Who we are and What we do

The Sons of the Revolution was organized in New York on December 18, 1875 primarily by leading members of the Society of the Cincinnati (founded by George Washington and Henry Knox) in order to broaden participation in preserving the American heritage. The Sons opened its membership to all sons of enlisted men as well as officers and all sons of other patriots who risked their lives during the Revolution.

The General Society of Sons of the Revolution was founded by the New York, Pennsylvania and District of Columbia Societies at a meeting on April 19, 1890 in Washington, DC following conferences held in 1888 to devise an organizational structure that would provide a satisfactory combination of local autonomy and national unity to the several State Societies.

Today there are more than 5,600 members of one or another of 28 State Societies residing throughout the United States and several foreign countries plus a few “At Large” members. State Society memberships range from more than 1,000 to less than 100. All State and At Large members automatically have membership in the General (national) Society. Headquarters of the General Society are at Fraunces Tavern in New York City, one of Manhattan’s most historic structures.

The Society seeks to preserve for succeeding generations the freedom and good government for which our forefathers fought; to develop awareness of and interest in the beginnings of our nation; to recall the sacrifices that accompanied its birth and to underscore the wisdom which devised the system of checks and balances that provides opportunity and freedom for all.

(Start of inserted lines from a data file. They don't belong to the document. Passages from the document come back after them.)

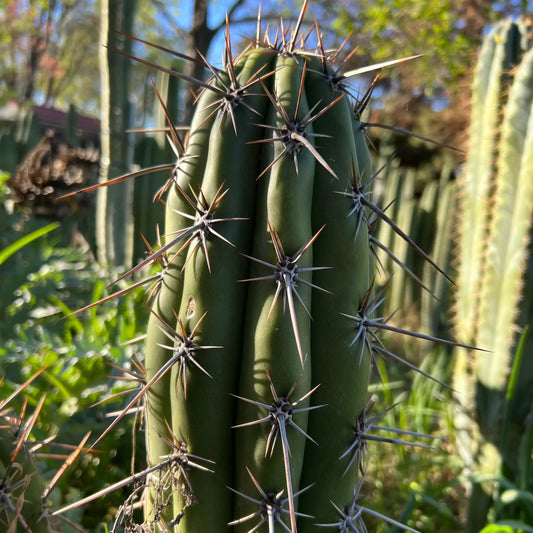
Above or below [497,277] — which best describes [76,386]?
below

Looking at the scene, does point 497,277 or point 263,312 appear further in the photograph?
point 497,277

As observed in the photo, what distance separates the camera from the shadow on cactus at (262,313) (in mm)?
1015

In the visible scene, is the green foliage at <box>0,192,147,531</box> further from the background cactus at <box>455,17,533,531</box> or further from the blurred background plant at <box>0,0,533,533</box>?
the background cactus at <box>455,17,533,531</box>

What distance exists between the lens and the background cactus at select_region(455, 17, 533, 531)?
89.3 inches

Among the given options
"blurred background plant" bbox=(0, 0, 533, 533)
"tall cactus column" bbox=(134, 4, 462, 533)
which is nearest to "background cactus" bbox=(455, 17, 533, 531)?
"blurred background plant" bbox=(0, 0, 533, 533)

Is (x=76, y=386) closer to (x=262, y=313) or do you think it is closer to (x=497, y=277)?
(x=262, y=313)

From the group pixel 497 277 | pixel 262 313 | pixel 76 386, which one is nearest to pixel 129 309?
pixel 76 386

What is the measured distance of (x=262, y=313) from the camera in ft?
3.34

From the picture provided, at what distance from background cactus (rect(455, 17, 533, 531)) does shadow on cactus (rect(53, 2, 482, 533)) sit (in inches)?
54.6

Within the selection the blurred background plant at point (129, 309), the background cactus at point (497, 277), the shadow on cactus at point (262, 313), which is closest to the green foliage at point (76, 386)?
the blurred background plant at point (129, 309)

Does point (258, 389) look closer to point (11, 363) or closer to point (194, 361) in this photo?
point (194, 361)

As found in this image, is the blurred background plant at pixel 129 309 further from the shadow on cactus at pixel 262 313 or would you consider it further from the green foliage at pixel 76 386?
the shadow on cactus at pixel 262 313

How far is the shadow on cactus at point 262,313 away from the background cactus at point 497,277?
1388mm

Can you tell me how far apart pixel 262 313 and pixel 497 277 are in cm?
171
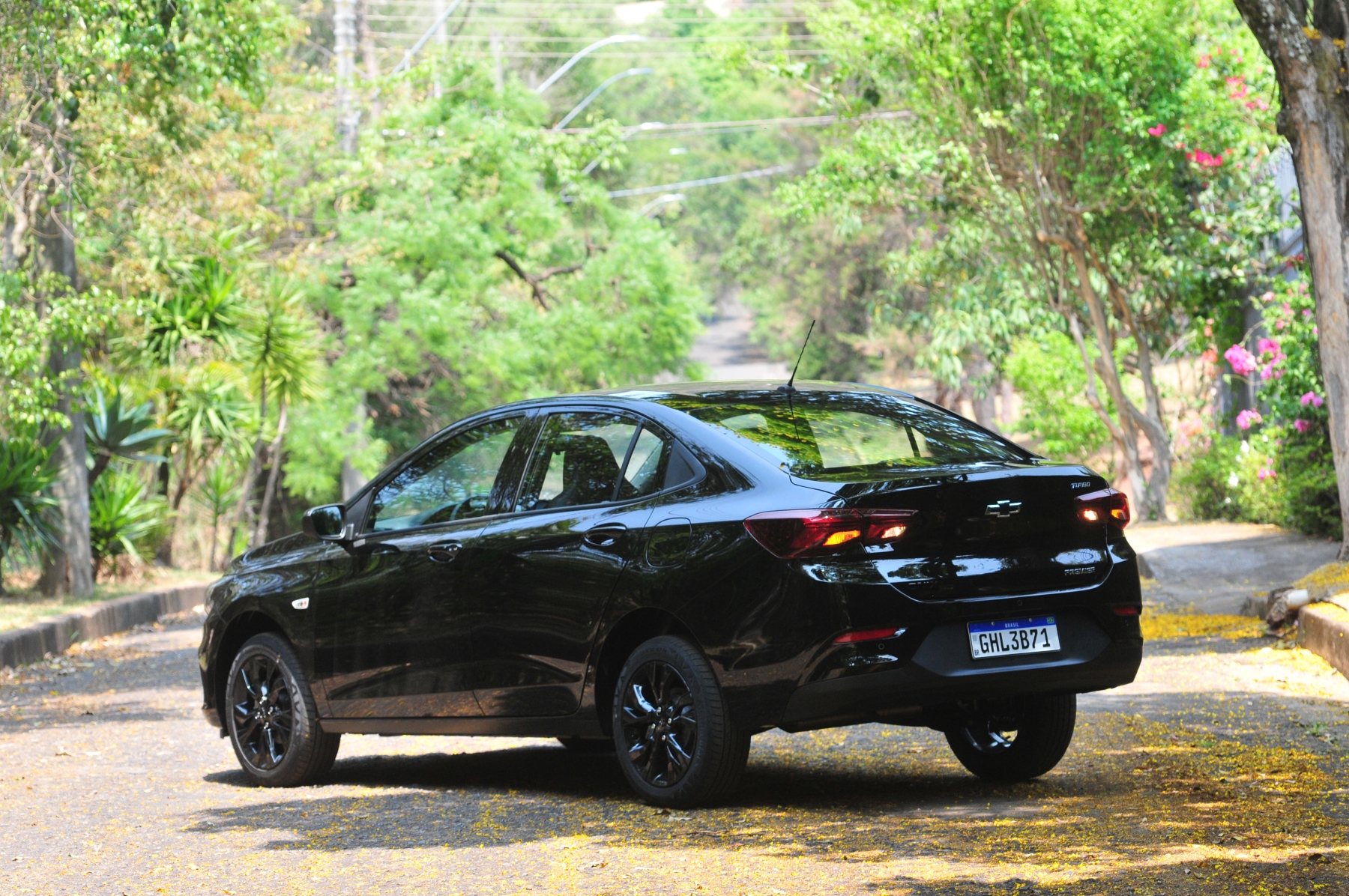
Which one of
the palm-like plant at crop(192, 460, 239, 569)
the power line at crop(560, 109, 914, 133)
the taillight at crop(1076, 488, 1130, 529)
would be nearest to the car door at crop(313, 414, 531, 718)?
the taillight at crop(1076, 488, 1130, 529)

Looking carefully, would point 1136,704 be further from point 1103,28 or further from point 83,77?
point 1103,28

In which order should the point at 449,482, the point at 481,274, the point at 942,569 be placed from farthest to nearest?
the point at 481,274 < the point at 449,482 < the point at 942,569

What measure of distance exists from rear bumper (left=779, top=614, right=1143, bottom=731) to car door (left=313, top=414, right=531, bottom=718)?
5.45ft

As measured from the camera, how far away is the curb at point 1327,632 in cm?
938

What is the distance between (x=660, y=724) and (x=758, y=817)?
0.49 metres

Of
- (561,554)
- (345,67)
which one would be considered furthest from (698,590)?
(345,67)

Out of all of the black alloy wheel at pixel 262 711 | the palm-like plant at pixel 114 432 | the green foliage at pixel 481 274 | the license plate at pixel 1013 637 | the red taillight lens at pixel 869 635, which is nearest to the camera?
the red taillight lens at pixel 869 635

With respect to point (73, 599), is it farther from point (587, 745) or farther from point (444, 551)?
point (444, 551)

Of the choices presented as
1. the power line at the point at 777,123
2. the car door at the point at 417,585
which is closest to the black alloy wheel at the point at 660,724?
the car door at the point at 417,585

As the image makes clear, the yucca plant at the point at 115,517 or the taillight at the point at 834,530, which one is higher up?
the taillight at the point at 834,530

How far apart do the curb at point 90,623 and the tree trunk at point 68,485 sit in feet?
1.97

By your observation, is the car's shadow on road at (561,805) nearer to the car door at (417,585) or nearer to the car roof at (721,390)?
the car door at (417,585)

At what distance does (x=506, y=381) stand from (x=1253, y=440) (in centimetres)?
1565

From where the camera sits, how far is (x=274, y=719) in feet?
24.9
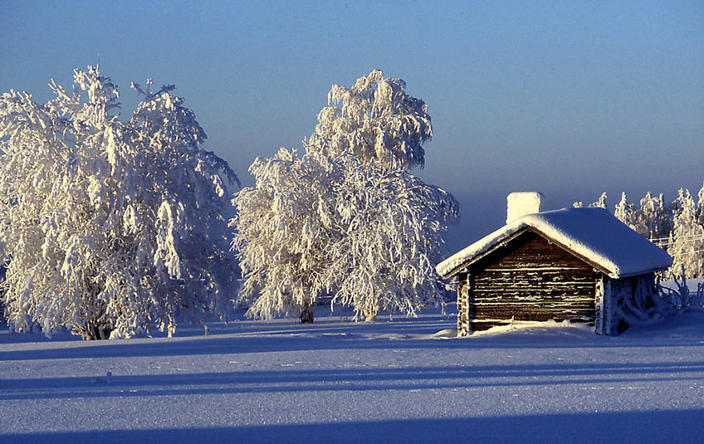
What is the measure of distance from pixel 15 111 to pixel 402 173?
14.9m

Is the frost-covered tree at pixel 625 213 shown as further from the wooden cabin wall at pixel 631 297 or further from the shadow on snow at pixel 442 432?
the shadow on snow at pixel 442 432

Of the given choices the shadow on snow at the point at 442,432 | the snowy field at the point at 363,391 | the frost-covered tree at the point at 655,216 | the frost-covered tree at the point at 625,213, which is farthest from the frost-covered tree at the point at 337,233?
the frost-covered tree at the point at 655,216

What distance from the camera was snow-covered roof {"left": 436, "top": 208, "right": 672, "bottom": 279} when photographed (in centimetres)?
1753

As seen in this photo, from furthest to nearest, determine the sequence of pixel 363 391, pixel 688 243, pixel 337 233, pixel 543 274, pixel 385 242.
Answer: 1. pixel 688 243
2. pixel 337 233
3. pixel 385 242
4. pixel 543 274
5. pixel 363 391

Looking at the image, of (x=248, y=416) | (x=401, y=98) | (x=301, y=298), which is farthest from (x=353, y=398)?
(x=401, y=98)

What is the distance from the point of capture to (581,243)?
1764cm

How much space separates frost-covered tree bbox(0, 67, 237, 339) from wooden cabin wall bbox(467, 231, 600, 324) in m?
8.32

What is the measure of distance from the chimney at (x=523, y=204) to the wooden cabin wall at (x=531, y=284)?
217 centimetres

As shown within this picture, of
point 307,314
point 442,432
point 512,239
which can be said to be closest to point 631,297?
point 512,239

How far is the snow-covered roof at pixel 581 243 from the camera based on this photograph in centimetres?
1753

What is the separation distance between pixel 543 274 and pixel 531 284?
410 millimetres

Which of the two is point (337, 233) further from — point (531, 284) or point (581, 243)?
point (581, 243)

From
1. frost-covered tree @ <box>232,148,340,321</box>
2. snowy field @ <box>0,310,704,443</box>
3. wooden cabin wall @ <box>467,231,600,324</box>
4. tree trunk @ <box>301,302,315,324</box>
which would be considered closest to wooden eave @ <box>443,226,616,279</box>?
wooden cabin wall @ <box>467,231,600,324</box>

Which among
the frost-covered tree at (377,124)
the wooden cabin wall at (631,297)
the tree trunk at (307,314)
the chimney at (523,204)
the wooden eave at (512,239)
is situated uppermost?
the frost-covered tree at (377,124)
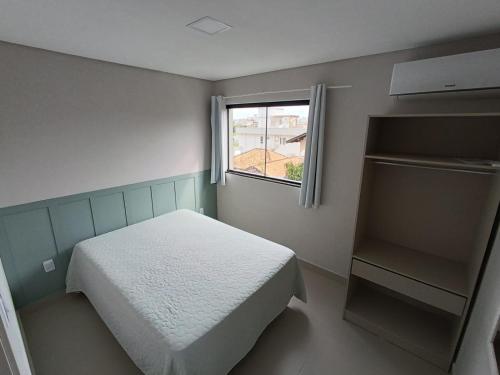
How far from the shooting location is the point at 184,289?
1.66 metres

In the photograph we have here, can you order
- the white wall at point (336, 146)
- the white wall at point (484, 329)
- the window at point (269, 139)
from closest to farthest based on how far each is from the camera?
the white wall at point (484, 329) < the white wall at point (336, 146) < the window at point (269, 139)

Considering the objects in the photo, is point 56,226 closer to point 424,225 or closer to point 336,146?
point 336,146

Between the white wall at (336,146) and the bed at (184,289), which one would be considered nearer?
the bed at (184,289)

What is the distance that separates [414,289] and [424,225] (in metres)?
0.59

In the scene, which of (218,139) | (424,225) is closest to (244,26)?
(218,139)

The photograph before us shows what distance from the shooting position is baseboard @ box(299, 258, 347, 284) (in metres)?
2.60

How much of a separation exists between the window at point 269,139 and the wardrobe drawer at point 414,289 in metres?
1.29

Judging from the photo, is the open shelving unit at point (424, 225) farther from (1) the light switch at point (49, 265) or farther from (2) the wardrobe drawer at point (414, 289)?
(1) the light switch at point (49, 265)

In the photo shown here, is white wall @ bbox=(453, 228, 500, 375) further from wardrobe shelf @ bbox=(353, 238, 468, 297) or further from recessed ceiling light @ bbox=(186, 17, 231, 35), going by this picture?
recessed ceiling light @ bbox=(186, 17, 231, 35)

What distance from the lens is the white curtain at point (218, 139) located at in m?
3.23

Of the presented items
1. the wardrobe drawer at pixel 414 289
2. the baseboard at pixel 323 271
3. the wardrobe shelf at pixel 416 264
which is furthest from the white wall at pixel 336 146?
the wardrobe drawer at pixel 414 289

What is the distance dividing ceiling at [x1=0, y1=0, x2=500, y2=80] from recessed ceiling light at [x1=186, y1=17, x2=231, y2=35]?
0.14 feet

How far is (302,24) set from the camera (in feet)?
4.76

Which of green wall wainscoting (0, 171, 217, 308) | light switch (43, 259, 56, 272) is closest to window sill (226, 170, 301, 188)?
green wall wainscoting (0, 171, 217, 308)
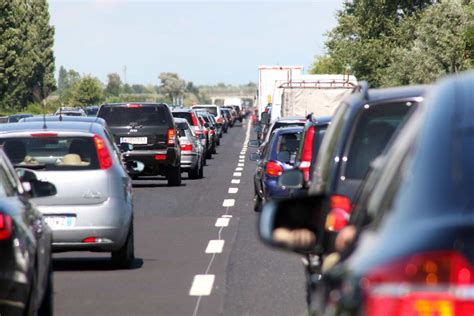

The General Society, through its officers, organizes member meetings at which general operating policy is established and State activity reports are presented. Held in the Fall in sequences of three annual meetings, the first two are termed Board of Managers meetings and are held over a period of three weekend days in one or another of the State Society headquarters or Chapter cities. Friday afternoon is devoted to committee meetings. An informal arrival buffet is held Friday evening, usually in some historic building. Saturday is a business meeting day for the men and a day of tours for the ladies. A formal dinner is the attraction on Saturday evenings. Sunday concludes the meetings with participation in a local church service followed by a traditional farewell sherry and, on occasion, light luncheon.

During the Triennial Meeting, at the end of the three-year cycle, a greater amount of time is devoted to Society business and ladies’ touring activities over an additional day. At the formal dinner on Saturday evening the attendees usually hear a talk by a prominent citizen who is a winner of the Society’s Modern Patriot Award. A new slate of officers, elected at the last business session, is installed and other General Society awards for excellence in operations are presented to leading State Societies. These dinners, which include dancing, usually are held in the headquarters hotel or a local country club.

The Society provides all members twice a year with two publications in alternate quarters. Flintlock & Powderhorn is a 32-page booklet containing historical articles and speeches given to one or another of the State Society meetings throughout the year by distinguished guests. DRUMBEAT is the Society’s newsletter containing information on State and General Society activities. The General Society also centralizes membership information and historical records.

Object of the Society

It being evident, from the steady decline of a proper celebration of the National Holidays of the United States of America, that popular concern in the events and men of the War of the Revolution is gradually declining, and that such lack of interest is attributable, not so much to the lapse of time and the rapid increase of immigration from foreign countries, as to the neglect, on the part of descendants of Revolutionary heroes, to perform their duty in keeping before the public mind the memory of the services of their ancestors and of the times in which they lived; therefore, the Society of Sons of the Revolution has been instituted to perpetuate the memory of the men who, in the military, naval and civil service of the colonies and of the Continental Congress, by their acts or counsel, achieved the Independence of the country, and to the proper celebration of the anniversaries of the birthday of Washington, and of prominent events connected with the War of the Revolution; to collect and secure for preservation the rolls, records and other documents relating to that period; to inspire the members of the Society with the patriotic spirit of their forefathers; and to promote the feeling of friendship among them.